How far does the school’s disciplinary responsibility extend?  To the edge of the school property, not one inch further! Schools are surrogate parents under only very specific circumstances.  Only parents have the responsibility to “discipline” their children otherwise.  This is part of the social contract in which we all participate.  A school that attempts to undermine this contract is placing itself above the society that gives rise to it, when it is, in fact, in service to it.  The school is therefore in violation of its own most basic principle: to show children how to function well and happily in society.

When is students’ expression harmful or damaging to others in the school community?  Never! It doesn’t matter how callous or vulgar a student’s statements may be, they all mean something more than just a crass utterance.  Since we’re talking about a site called RateMyTeacher, we can assume the student is 17 years old or younger.  Given the utter lack of education students get in how to express themselves these days, it’s no wonder they must resort to “unkind comments” to express themselves.  It’s absurd to think that the same teachers who have not taught students how to express themselves get upset when the students show a lack of that very ability.  It’s certainly got to be a slap in the face, to see your own students behave in a way that so comprehensively contradicts what you’re supposed to have taught them….

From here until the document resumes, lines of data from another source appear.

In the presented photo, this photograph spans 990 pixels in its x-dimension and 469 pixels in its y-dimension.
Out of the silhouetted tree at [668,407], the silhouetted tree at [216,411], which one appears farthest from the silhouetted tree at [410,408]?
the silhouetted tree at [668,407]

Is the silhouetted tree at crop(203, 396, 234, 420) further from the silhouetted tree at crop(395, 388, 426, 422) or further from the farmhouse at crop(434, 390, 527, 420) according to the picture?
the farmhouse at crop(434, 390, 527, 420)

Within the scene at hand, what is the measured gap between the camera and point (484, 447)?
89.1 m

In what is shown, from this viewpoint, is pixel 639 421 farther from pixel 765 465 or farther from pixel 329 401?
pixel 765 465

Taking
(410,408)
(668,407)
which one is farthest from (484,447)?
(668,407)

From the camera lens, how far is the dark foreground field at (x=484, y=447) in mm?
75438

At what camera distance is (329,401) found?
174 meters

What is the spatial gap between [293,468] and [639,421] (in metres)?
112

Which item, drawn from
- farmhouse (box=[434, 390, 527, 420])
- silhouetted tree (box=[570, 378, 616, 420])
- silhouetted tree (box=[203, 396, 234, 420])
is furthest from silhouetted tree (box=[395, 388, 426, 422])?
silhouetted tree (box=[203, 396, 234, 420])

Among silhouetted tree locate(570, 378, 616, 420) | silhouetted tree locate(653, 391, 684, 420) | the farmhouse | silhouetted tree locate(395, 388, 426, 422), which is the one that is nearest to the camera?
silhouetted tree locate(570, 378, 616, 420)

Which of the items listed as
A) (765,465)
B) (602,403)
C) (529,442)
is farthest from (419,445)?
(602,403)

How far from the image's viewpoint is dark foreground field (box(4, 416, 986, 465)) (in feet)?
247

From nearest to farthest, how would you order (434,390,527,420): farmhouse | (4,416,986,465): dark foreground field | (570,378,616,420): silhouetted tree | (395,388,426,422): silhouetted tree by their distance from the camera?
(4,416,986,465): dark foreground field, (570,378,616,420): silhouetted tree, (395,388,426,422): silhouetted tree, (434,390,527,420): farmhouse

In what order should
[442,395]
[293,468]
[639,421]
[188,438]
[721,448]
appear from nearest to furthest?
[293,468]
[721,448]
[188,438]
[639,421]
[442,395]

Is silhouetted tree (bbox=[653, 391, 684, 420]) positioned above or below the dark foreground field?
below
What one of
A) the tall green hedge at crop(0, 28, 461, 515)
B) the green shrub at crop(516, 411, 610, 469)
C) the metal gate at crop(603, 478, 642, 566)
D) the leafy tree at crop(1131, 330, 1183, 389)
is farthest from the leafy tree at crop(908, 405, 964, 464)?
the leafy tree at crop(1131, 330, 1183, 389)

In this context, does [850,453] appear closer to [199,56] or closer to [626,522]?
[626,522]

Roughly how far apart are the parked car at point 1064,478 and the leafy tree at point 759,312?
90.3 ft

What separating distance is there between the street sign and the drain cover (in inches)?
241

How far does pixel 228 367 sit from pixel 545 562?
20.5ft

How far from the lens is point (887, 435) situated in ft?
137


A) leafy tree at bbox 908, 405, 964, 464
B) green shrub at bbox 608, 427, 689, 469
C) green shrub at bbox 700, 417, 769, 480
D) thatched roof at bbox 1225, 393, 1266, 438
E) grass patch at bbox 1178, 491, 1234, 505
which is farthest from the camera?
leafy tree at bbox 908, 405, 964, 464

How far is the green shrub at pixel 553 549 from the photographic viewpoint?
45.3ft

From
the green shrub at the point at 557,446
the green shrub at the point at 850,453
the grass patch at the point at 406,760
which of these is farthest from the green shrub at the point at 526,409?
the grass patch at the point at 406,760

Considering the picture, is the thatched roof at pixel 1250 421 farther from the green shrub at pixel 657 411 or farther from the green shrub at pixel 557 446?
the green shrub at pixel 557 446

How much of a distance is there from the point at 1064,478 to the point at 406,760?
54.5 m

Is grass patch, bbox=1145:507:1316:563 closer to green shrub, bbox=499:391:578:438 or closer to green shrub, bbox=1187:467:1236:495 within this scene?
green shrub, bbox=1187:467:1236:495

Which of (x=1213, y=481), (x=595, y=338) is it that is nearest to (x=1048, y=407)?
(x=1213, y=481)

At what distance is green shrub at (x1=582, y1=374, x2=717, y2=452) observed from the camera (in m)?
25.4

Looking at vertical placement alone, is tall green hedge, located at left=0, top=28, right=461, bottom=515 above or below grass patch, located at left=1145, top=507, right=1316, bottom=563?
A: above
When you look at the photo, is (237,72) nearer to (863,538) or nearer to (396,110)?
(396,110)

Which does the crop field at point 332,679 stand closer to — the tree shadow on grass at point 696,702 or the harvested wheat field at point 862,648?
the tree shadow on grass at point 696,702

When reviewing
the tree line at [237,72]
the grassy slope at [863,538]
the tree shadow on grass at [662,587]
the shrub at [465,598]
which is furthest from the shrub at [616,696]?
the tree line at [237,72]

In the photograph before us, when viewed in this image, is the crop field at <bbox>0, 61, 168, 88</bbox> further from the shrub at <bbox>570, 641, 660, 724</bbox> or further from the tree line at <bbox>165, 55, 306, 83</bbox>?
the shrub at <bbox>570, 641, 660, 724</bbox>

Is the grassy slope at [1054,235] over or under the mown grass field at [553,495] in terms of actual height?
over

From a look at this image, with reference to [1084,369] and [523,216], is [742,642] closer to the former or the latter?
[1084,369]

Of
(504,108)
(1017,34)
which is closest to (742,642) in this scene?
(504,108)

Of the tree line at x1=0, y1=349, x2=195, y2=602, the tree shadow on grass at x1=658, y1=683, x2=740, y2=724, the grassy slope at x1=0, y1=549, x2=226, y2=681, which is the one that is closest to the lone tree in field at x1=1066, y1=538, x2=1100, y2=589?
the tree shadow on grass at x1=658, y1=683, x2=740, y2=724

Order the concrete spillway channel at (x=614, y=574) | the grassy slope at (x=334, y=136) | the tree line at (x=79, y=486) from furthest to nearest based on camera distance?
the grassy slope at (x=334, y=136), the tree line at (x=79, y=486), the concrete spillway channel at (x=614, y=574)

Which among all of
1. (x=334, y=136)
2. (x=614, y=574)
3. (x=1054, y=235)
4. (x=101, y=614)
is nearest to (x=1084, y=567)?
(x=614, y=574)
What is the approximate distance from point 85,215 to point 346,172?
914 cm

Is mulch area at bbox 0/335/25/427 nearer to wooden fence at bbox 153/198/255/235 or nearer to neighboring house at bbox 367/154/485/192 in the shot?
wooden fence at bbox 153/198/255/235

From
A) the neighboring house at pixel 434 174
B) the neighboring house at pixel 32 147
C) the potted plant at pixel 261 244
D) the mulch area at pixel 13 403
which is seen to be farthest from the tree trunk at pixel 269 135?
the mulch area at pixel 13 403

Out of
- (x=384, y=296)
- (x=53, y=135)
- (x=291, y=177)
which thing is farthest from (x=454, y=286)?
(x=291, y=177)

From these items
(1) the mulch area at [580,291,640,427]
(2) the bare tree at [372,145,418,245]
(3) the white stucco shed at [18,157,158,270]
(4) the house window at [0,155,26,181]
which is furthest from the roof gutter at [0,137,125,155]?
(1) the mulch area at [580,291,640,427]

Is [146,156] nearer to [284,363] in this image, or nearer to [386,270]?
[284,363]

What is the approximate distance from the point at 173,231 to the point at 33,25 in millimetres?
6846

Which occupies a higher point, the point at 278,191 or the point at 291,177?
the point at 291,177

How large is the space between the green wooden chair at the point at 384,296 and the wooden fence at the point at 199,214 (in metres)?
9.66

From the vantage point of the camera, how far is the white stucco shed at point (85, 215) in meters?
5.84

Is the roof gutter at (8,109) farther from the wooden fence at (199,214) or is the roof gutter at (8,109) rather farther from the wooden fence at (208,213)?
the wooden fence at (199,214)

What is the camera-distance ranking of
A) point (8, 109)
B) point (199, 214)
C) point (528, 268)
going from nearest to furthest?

Sometimes, students use inappropriate language and behaviour to get attention.  Well, disciplining such a student is giving them a lot of attention.  Students: 1; teachers: 0.

Sometimes, they do it because they’re angry – but they don’t know why.  In my experience, anger comes from confusion or frustration.  In either case, the anger is a symptom.  Treating the symptom (with discipline) only hides the symptom but does not address the underlying cause.  Students: 2; teachers: 0.

In any case, the point is this: dealing with students’ behaviours is rarely well-handled by discipline, whether or not the behaviours are mediated by online tools.  Online tools are only that – they cause no qualitative changes whatsoever.  So this whole mess about the impact of discipline with respect to social networking is a contemptible waste of time and money.